TRY IT: From the Colby O'Donis text, write out the stretch from "Colby O'Donis Colón" through "the Hot 100." word for word.

(TEXT begins)

Colby O'Donis Colón (; born March 14, 1989) is an American singer and actor. He is best known as the featured artist in Lady Gaga's 2008 single "Just Dance", which spent more than eleven months on the Billboard Hot 100. He is also known for his lead single on his debut album Colby O titled "What You Got" (featuring Akon), which peaked at number 14 on the Hot 100, and being featured on Akon's song "Beautiful", which peaked at number 19 on the Hot 100.

Early life 
O'Donis was born in Queens, New York, and grew up there and in Florida. He is of Puerto Rican and Italian descent. His mother, Olga, is a singer once crowned Miss Puerto Rico in New York, and his father, Freddy "Fast Freddy" Colón is a New York disc jockey who worked on New York station WQHT. He was named after Colby O'Donis, a firefighter who was killed while saving his father's life. O'Donis has one sister who is five years older. He has stated that, for seven years, she helped pay for his dance, piano, and guitar lessons out of her own paychecks. His parents first realized his singing talent when he took first place at a talent show by singing a Michael Jackson song when he was only three and a half.

Career

1997–2007: Beginnings 
When O'Donis was eight, his parents relocated to Orlando, Florida, and a year later, he began collaborating with the production group Full Force, the same group that had worked with Backstreet Boys, NSYNC, and Britney Spears. O'Donis' rise to fame began at age ten, when he became the youngest recording artist ever signed to Motown in order to do a song for a major motion picture soundtrack. The song, titled "Mouse in the House", was featured on the Stuart Little soundtrack. Soon after, he began taking guitar lessons with Johan Oiested, a musician in Carlos Santana's rhythm section. At the age of eleven, he was making regular appearances as an actor on the television series Grandpa's Garage. At age twelve, his father bought him his first production studio, and by the time he had reached fourteen, O'Donis was opening local Florida shows for major recording artists, including Backstreet Boys, Brian McKnight, 98 Degrees, Britney Spears, and Ne-Yo. Shortly after his fifteenth birthday, O'Donis' parents made the decision to relocate to Los Angeles, California, and pursue a recording deal. After this move, O'Donis was introduced to Genuine Music Group, where he began collaborating on producing an LP album consisting of songs from his catalog and songs co-written by producers Damon Sharpe, Gregg Pagani, and Brion James.

(TEXT ends)
(MATERIAL PROVIDED begins)

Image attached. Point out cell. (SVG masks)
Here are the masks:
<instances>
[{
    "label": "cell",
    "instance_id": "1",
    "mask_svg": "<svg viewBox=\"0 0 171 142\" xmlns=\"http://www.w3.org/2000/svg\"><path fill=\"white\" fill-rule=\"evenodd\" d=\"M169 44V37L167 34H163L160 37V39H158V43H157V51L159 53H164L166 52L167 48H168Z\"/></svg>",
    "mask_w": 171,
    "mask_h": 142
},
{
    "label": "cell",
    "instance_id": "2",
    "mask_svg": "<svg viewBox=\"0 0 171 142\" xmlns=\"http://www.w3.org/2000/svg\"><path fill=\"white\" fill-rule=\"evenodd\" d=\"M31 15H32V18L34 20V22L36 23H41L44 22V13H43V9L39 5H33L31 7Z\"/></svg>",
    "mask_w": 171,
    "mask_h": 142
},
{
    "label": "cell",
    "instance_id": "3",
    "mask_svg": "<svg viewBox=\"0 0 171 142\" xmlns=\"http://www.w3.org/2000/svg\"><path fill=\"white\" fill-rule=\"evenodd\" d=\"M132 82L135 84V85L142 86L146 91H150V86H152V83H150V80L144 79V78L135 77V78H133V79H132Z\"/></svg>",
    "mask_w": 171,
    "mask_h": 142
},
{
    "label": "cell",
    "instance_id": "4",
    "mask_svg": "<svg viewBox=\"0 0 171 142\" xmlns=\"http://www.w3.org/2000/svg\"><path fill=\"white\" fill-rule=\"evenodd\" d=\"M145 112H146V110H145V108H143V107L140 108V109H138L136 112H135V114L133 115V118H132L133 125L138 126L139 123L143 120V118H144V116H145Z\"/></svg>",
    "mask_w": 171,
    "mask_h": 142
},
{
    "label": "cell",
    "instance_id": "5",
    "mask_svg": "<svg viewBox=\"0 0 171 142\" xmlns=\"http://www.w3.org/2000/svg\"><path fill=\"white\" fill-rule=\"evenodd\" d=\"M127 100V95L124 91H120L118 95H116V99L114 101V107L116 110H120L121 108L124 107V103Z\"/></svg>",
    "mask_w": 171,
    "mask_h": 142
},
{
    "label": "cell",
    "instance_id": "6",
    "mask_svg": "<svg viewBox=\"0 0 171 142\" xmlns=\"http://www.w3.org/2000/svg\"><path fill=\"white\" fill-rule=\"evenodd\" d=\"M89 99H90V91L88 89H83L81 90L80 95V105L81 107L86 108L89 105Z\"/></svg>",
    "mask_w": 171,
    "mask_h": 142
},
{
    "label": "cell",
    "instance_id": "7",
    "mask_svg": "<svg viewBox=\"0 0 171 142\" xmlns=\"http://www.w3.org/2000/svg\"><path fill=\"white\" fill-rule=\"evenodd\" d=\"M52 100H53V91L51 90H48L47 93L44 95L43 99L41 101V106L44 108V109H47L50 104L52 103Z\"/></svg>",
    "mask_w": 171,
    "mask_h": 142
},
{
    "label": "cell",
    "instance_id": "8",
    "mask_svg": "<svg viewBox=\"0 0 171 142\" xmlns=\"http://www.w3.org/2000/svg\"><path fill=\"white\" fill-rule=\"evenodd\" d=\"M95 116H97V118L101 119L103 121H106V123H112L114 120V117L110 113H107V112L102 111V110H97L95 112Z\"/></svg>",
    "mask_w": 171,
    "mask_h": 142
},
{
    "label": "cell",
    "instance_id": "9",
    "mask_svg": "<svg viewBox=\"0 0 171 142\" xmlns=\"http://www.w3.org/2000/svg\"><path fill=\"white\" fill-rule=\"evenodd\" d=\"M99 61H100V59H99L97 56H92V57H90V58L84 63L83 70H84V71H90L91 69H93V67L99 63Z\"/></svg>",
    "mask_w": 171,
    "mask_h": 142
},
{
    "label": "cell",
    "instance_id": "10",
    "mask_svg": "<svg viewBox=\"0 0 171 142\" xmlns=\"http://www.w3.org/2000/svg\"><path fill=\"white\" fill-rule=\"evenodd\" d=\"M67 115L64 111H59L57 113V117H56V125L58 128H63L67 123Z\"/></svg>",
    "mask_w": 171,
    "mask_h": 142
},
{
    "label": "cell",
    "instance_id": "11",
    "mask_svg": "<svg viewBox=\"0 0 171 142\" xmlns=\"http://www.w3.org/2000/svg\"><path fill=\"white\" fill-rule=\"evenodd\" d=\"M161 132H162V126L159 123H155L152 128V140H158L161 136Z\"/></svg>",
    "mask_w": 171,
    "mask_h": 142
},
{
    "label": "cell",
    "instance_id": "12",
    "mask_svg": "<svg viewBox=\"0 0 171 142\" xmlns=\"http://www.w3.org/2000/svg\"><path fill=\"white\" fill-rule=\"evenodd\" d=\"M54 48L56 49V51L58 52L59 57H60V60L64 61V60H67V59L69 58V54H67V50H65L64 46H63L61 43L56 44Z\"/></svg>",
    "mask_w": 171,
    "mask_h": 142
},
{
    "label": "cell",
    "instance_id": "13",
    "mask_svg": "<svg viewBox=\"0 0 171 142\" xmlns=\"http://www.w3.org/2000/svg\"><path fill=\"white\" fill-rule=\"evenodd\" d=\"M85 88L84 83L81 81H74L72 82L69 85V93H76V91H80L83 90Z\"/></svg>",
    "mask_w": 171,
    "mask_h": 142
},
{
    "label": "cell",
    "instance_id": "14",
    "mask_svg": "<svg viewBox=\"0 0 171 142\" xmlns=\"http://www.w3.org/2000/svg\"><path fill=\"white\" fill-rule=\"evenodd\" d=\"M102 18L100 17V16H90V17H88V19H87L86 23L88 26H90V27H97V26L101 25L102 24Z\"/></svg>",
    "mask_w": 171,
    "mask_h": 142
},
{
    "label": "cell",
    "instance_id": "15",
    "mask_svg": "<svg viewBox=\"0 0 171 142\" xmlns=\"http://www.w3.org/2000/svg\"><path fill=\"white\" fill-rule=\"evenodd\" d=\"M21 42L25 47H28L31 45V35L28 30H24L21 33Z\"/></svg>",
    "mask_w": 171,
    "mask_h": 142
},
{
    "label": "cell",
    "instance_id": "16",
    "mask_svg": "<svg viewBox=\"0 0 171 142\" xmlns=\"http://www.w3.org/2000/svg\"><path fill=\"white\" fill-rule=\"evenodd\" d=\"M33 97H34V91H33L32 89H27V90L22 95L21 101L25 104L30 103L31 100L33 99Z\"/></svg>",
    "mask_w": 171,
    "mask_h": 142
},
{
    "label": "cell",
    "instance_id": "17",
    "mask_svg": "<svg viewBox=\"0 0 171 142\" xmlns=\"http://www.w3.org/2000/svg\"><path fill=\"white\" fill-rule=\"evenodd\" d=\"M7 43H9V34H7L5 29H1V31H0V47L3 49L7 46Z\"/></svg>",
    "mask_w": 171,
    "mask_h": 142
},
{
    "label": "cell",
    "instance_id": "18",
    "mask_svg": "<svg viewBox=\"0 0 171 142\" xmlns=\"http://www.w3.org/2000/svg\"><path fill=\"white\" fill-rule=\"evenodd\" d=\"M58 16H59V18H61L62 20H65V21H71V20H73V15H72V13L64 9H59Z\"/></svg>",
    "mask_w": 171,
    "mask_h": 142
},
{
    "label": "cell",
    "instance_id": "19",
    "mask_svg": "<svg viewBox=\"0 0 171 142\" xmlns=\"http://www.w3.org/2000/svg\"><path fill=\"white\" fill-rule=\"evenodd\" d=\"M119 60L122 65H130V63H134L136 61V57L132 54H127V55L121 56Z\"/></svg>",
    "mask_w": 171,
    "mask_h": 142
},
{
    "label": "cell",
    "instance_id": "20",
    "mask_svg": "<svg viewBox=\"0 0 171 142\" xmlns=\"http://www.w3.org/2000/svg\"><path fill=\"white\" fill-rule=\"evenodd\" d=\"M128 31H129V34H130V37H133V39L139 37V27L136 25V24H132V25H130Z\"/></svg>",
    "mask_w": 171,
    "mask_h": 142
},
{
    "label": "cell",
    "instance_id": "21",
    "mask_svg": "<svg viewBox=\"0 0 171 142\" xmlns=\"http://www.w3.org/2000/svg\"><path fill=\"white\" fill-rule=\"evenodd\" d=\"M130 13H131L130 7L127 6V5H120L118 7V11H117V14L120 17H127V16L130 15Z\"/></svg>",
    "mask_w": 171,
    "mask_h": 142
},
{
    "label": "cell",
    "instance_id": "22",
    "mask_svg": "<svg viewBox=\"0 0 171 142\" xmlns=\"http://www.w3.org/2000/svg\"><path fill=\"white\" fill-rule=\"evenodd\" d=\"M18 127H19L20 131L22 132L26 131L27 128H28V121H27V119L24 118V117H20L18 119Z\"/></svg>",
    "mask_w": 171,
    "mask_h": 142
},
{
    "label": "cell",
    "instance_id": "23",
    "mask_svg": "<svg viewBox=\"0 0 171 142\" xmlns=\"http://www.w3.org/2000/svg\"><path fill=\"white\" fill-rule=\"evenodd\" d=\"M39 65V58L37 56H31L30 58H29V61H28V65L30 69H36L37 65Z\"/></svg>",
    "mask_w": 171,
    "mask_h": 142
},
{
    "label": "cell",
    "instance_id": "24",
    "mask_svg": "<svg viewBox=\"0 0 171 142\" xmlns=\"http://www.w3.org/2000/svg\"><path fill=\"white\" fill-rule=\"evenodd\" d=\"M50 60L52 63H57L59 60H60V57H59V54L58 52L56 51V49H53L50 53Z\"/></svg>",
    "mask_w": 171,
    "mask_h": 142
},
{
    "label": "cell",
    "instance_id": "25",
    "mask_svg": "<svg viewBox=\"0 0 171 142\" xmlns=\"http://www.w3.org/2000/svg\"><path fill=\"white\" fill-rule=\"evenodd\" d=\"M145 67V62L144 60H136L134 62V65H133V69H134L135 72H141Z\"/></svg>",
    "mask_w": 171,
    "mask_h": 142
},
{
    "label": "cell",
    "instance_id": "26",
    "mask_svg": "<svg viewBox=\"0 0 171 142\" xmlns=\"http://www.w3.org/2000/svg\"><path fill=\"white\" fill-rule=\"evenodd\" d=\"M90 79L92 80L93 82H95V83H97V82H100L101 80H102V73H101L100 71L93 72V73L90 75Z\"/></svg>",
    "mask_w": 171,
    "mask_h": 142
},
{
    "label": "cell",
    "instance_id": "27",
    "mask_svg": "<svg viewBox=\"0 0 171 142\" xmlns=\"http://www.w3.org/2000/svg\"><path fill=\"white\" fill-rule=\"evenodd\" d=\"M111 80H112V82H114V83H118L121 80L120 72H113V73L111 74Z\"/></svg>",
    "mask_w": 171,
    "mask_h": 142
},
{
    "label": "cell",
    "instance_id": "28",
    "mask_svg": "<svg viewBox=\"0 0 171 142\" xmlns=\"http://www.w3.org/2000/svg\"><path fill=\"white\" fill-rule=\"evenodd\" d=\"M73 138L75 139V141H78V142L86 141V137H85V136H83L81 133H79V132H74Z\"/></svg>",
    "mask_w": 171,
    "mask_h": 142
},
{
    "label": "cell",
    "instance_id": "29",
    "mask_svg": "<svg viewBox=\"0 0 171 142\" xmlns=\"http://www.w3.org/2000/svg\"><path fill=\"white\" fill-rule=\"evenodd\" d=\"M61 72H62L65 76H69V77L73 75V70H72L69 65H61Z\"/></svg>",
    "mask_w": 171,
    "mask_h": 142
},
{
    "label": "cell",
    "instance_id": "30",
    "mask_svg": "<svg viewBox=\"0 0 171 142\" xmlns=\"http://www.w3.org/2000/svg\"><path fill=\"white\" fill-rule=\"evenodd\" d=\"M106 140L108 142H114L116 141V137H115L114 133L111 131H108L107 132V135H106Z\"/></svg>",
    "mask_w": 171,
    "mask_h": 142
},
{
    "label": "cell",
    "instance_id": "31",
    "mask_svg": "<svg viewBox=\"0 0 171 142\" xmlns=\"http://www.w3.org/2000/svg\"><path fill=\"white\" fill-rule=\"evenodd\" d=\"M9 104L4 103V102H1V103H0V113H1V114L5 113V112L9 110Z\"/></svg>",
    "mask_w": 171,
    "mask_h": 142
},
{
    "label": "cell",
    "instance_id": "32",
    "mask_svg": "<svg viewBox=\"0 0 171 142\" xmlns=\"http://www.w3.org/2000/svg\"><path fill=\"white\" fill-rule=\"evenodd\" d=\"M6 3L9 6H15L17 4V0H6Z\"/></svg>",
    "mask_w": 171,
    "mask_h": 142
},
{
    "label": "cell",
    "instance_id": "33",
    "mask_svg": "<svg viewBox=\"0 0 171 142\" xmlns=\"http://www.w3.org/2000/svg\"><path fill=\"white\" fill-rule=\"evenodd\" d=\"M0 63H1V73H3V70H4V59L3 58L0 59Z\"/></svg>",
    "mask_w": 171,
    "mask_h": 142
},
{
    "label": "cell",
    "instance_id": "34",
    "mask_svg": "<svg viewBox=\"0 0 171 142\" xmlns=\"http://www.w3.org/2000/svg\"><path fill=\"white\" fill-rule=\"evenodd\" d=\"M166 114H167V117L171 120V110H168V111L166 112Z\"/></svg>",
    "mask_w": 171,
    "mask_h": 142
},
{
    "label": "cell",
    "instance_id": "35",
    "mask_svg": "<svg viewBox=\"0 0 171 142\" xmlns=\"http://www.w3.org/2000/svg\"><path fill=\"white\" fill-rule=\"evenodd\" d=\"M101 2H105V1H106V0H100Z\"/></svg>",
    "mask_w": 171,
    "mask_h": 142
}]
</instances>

(MATERIAL PROVIDED ends)

YOUR SOLUTION:
Colby O'Donis Colón (; born March 14, 1989) is an American singer and actor. He is best known as the featured artist in Lady Gaga's 2008 single "Just Dance", which spent more than eleven months on the Billboard Hot 100. He is also known for his lead single on his debut album Colby O titled "What You Got" (featuring Akon), which peaked at number 14 on the Hot 100, and being featured on Akon's song "Beautiful", which peaked at number 19 on the Hot 100.